• _Task item 1_
Answer these from the pancreatic cancer article:
(a) How old was Springer?
(b) What position does Adam Templeton hold?
(c) Which type of pancreas cells tends to produce the more aggressive and deadly tumors?
• _Task item 2_
Which organs does the pancreatic cancer article say sit near the pancreas? List all of them.
• _Task item 3_
How would you carry the pancreatic cancer article forward from its last sentence?

It’s not yet clear when Springer, 79, was diagnosed with cancer, though a family friend shared that “he didn’t have cancer for very long,” and that his illness was "brief."

This is not the first time that pancreatic cancer has been making headlines in recent years—celebrities and politicians such as Alex Trebek, Ruth Bader Ginsburg, and John Lewis also died of pancreatic cancer.

As brief as Springer’s cancer diagnosis was, experts explained that a short illness timeline is often common with pancreatic cancer in particular.

It’s incredibly difficult to find pancreatic cancer in its early stages, so most people are diagnosed after the cancer has already progressed to some degree. There is also a lack of effective screening and treatment options for many people.

“[The cancer is] in an organ that’s close to a lot of blood supply, so it frequently leaves the pancreas,” Adam Templeton, MD, medical director of the Digestive Health Center at the University of Washington School of Medicine, told Health. “[It] can quickly go from being something that’s really small, to all of a sudden being in a lot of different places, which makes it really hard to treat.”

Here’s what experts had to say about why pancreatic cancer is so dangerous, who’s most at risk, and how more awareness about the disease can prompt change.

Pancreatic Cancer Spreads Quickly and Is Hard to Spot

The pancreas is a small organ that sits in the abdomen near the stomach, gallbladder, liver, and small bowel, and is responsible for digestion and making hormones.

There are two different types of pancreas cells that handle either digestion or blood sugar control—exocrine cells and endocrine cells—and both types of cells can lead to cancer, though tumors in the exocrine cells, or those that aid in digestion, tend to be more aggressive and deadly, Timothy Frankel, MD, associate professor of surgery at University of Michigan, told Health. 

Springer’s family has not yet said which type of pancreatic cancer he had.

• _Data to examine_
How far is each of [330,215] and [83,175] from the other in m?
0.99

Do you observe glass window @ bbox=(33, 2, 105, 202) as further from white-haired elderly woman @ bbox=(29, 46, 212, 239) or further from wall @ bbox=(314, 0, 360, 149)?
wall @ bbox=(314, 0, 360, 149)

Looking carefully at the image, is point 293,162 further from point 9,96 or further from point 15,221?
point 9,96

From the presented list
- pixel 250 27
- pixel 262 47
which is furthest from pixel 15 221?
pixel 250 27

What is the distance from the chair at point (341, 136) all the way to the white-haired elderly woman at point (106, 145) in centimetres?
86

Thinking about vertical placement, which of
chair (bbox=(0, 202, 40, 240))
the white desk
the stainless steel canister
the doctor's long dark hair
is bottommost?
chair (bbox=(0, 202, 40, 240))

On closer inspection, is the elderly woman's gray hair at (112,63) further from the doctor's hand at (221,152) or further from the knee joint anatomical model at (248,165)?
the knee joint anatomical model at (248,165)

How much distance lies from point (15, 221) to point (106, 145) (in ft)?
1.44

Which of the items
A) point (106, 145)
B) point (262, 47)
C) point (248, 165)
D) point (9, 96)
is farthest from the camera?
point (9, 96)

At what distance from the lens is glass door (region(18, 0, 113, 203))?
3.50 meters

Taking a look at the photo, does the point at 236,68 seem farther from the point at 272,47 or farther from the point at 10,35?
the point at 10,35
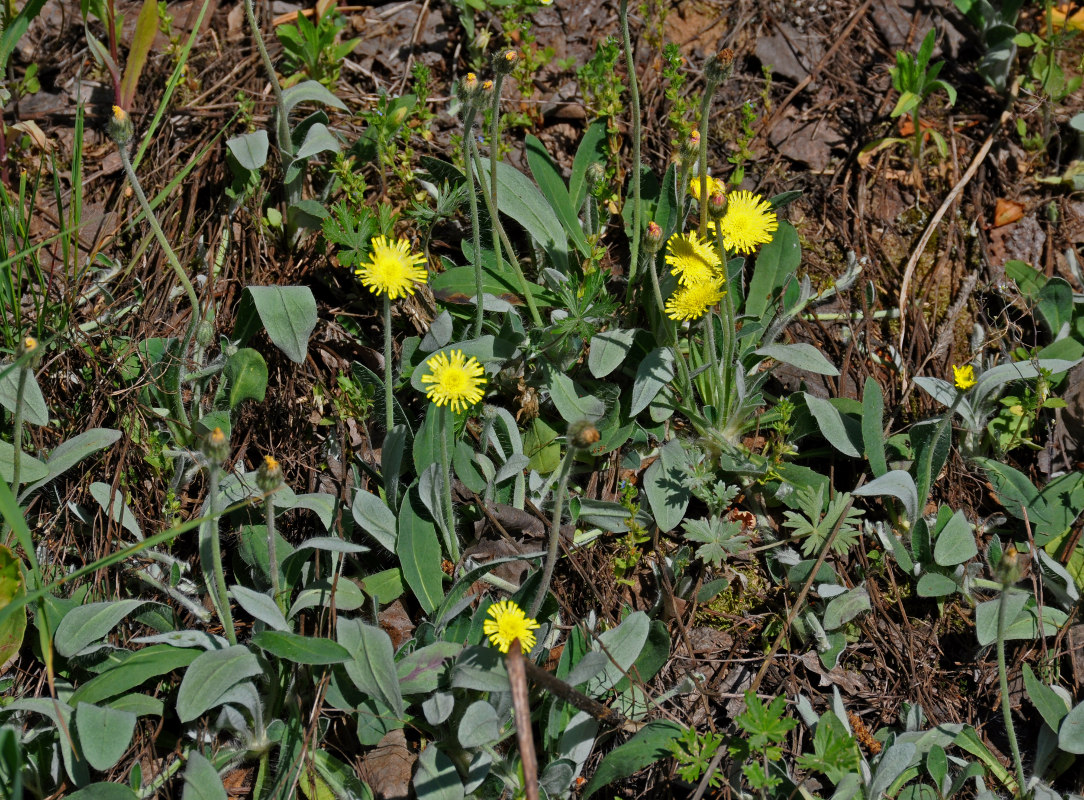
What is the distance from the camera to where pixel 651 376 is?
2.96 meters

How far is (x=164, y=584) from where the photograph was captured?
269 cm

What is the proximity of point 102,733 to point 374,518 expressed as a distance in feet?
2.97

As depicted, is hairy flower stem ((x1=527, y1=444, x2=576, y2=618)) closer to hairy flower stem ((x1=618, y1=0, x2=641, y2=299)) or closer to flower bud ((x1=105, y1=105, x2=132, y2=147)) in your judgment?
hairy flower stem ((x1=618, y1=0, x2=641, y2=299))

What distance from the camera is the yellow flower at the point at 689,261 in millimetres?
2787

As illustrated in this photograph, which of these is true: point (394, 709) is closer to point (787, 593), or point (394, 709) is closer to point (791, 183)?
point (787, 593)

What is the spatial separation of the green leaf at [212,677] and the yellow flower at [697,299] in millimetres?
1624

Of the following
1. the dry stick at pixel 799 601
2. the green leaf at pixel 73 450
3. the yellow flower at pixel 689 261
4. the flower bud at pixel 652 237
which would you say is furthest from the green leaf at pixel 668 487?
the green leaf at pixel 73 450

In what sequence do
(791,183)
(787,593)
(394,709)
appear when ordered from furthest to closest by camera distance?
(791,183) < (787,593) < (394,709)

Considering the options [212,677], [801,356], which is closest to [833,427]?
[801,356]

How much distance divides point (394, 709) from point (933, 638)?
1763 millimetres

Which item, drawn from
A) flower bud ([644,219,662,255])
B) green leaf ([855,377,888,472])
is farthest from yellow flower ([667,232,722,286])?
green leaf ([855,377,888,472])

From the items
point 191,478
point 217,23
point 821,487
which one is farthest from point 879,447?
point 217,23

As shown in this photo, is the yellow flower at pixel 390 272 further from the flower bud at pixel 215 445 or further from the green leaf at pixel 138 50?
the green leaf at pixel 138 50

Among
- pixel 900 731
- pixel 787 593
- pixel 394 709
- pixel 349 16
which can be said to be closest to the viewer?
pixel 394 709
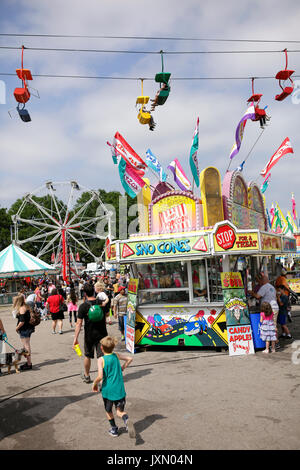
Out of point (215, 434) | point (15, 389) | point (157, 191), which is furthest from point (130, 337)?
point (215, 434)

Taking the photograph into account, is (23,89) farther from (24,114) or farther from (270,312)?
(270,312)

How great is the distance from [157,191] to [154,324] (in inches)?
149

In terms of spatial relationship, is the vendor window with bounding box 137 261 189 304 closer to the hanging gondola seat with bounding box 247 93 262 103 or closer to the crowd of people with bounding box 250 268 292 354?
the crowd of people with bounding box 250 268 292 354

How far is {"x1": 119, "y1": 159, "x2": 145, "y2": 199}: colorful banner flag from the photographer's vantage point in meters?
9.95

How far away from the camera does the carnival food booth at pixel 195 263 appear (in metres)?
8.09

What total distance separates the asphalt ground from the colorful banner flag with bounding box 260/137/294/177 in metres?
5.49

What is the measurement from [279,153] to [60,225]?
29328 millimetres

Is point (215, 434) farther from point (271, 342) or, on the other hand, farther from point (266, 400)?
point (271, 342)

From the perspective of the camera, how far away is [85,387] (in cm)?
627

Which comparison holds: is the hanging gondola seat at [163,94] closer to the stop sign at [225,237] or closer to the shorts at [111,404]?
the stop sign at [225,237]

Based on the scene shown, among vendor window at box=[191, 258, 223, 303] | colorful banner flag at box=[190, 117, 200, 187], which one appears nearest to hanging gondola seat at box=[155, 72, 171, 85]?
Result: colorful banner flag at box=[190, 117, 200, 187]

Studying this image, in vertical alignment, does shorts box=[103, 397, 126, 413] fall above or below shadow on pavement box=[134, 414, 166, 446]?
above
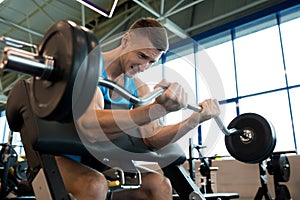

• _Task output 1_
(a) 79
(b) Medical director of the Digestive Health Center at the University of Washington School of Medicine
(c) Exocrine cells, the ones that aid in digestion

• _Task output 2_
Stomach, gallbladder, liver, small bowel

• _Task output 3_
“One of the things that is really interesting about pancreas cancer is that it's not such a common cancer, but it is the third leading cause of cancer deaths in the United States,” Felice Schnoll-Sussman, MD, director of the Jay Monahan Center for Gastrointestinal Health at NewYork-Presbyterian Weill Cornell Medical Center, told Health. “Only a small amount of patients with pancreas cancer are alive five years after their diagnosis.” According to the American Cancer Society, the five-year relative survival rate for pancreatic cancer is 12%.

The reason for this, ultimately, is that most people who get diagnosed with pancreatic cancer don’t know they have it until their cancer has already progressed, experts explained. And this later-stage cancer is often very difficult to treat.

Pancreatic cancer spreads fast, Dr. Frankel said, which in part explains why it’s so difficult to get an early diagnosis. Even when the tumor is small, he said, it can start to spread, or metastasize, throughout the body.

“It’s usually discovered after it’s already spread from the original tumor to elsewhere in the body,” Dr. Frankel said. “And once that happens, then surgery—which is really the only curative option for pancreas cancer—is no longer an option.”

The other reason that pancreatic cancer is oftentimes detected late is that people often don’t experience or don’t notice symptoms of the illness at first, experts explained.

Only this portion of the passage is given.